» PROBLEM SET
- A) From the athletics construction interview below, list every named building or stadium it mentions.
- B) In the athletics construction interview below, how large is the Scott Family Athletics Performance Center?
- C) Reproduce the stretch from "The major pieces" through "really good progress." in the athletics construction interview below.

» PASSAGE FOR REVIEW
====================

With many athletic construction projects nearing completion and several teams preparing for their fall seasons, The Chronicle spoke with Kevin White, vice president and director of athletics, about those topics and his roles on the U.S. Olympic Committee board of directors and men's basketball NCAA tournament selection committee.
Kevin White: I'm really pleased to convey that we're on schedule.
The major pieces that are under construction are the frontal addition to Cameron, which is the Rubenstein Pavilion, and then immediately across from Rubenstein, which is kind of a building that's directly adjacent to the Murray Building, is the Scott Family Athletics Performance Center, and then we have what we're calling a plaza.
As we head into Wallace Wade, the tower is fairly far along as well. Those three—I call them box buildings—will be completed by the end of August if not sooner. In fact, Scott is scheduled to be completed by the end of July, and the plaza, those three box buildings, and the whole apparatus should be done by the first football game September 3. We're on a really tight timeframe at this point but making really good progress.
To go back around the horn one more time, the Rubenstein Pavilion is 16,000 square feet—an 8,000 lobby entrance area into historic cathedral-like Cameron Indoor Stadium, which I think will be terrific, and then upstairs, there's a big club area, so there's going to be 8,000 square feet on both of those levels. It gives us an opportunity to uptick bathrooms by about 35 percent in our historic facility.
Across the way, the Scott Family Athletics Performance Center—that's 53,000 square feet. The first floor is strength and conditioning, about 12,000 square feet—it's largely underground—for all of the Olympic sports. Now, with the advent of softball where we'll have 24 Olympic sports, probably 540 student-athletes will be down there training.
The first floor is a big retail store, and it's 3,500 square feet and we're thrilled about this. It's going to be right on the plaza, and adjacent to it is the ticket operation, so when you come in and you buy your tickets, you walk next door and buy 17 tee-shirts and a hat because it's all going to be adjacent to one another, and then you'll go into your venue.

====================

» AVAILABLE DATA
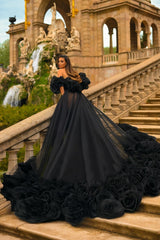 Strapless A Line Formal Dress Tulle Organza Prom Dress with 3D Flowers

====================

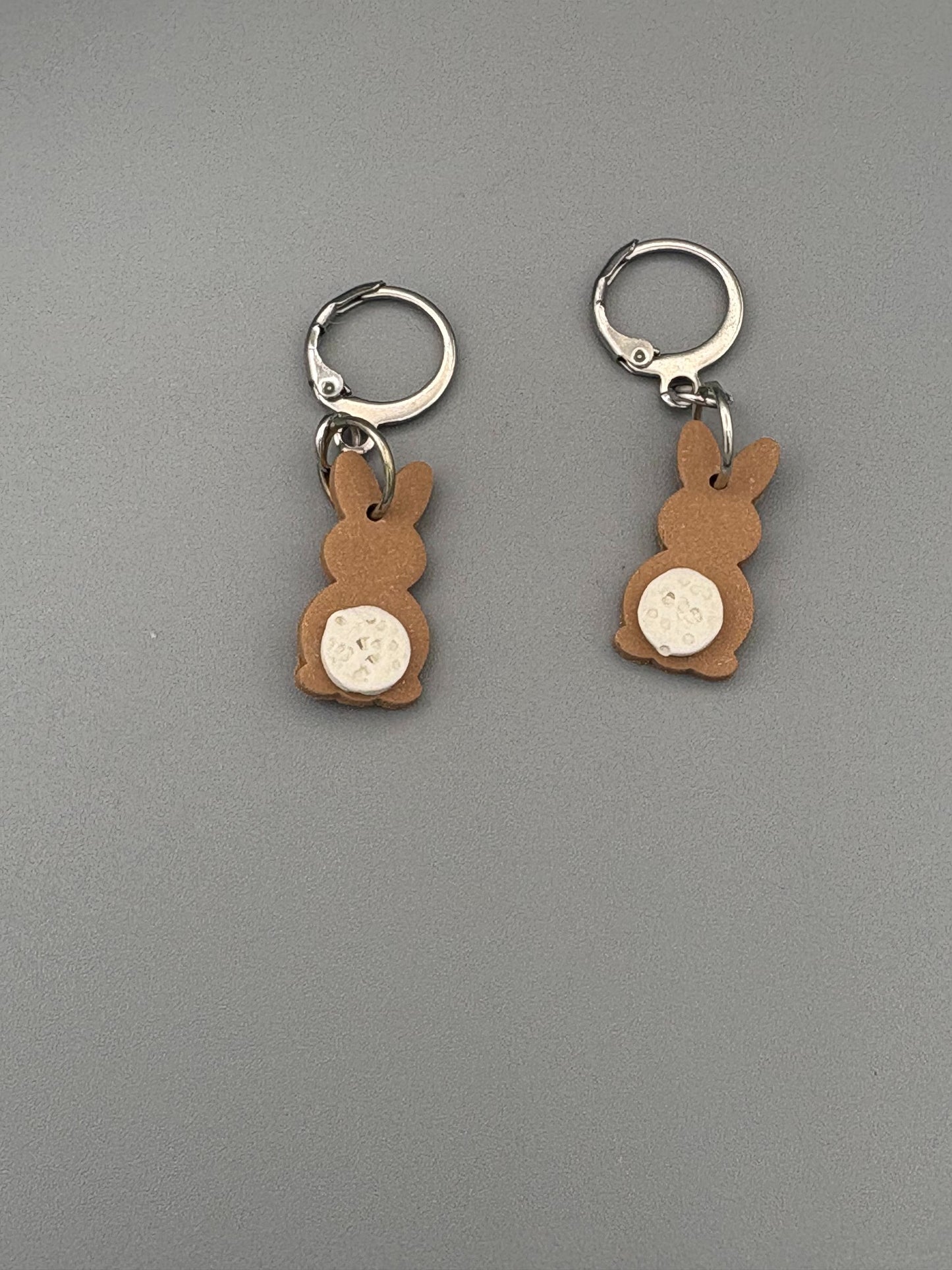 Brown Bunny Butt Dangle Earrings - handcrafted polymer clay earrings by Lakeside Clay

====================

» RESPONSES TO THE TASKS
- A) Cameron Indoor Stadium, Rubenstein Pavilion, Murray Building, Scott Family Athletics Performance Center, Wallace Wade

- B) 53,000 square feet

- C)
The major pieces that are under construction are the frontal addition to Cameron, which is the Rubenstein Pavilion, and then immediately across from Rubenstein, which is kind of a building that's directly adjacent to the Murray Building, is the Scott Family Athletics Performance Center, and then we have what we're calling a plaza.
As we head into Wallace Wade, the tower is fairly far along as well. Those three—I call them box buildings—will be completed by the end of August if not sooner. In fact, Scott is scheduled to be completed by the end of July, and the plaza, those three box buildings, and the whole apparatus should be done by the first football game September 3. We're on a really tight timeframe at this point but making really good progress.